In these decades that have gone by, I’ve seen our “community” for what it is – a group of sub-communities trying to survive while frequently trampling each other. I continue to work towards a time when each of us is safe and have our needs met. I pray and strive for the day when those in the margins of the margins feel that those with the most privilege care about them and their welfare.
The both/and of our “community” can be hard – we celebrate marriage equity and mourn the mounting murders of trans people, most often women of color. We are Ellen, Neil Patrick, Caitlyn, Chaz, LaVerne, Janet, Silas, Angelica, Tiq, Kylar, Lourdes, Kortney and the list keeps growing with very visible and high profile folks. I’m grateful for their service and the gifts they offer to community. We are also so many whose names we may never know – those who choose to live low and no disclosure, those who stay below the radar to survive.

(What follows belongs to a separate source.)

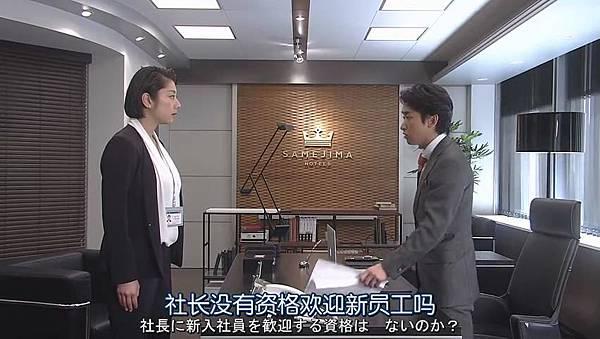 世界第一难的恋爱.Sekaiichi.Muzukashii.Koi.Ep01.Chi_Jap.HDTVrip.852X480-ZhuixinFan_2016416232157.JPG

We are parents and grandparents, children, siblings. We are represented in each and every segment of the population. Our ideas of pride are varied and sometimes in conflict with one another.
So, in 2018, I re-commit to being present for those at every level, in whatever ways that I can. Not because I’m so special, but because someone did it to make a way for me.
Louis Mitchell is executive director of Transfaith.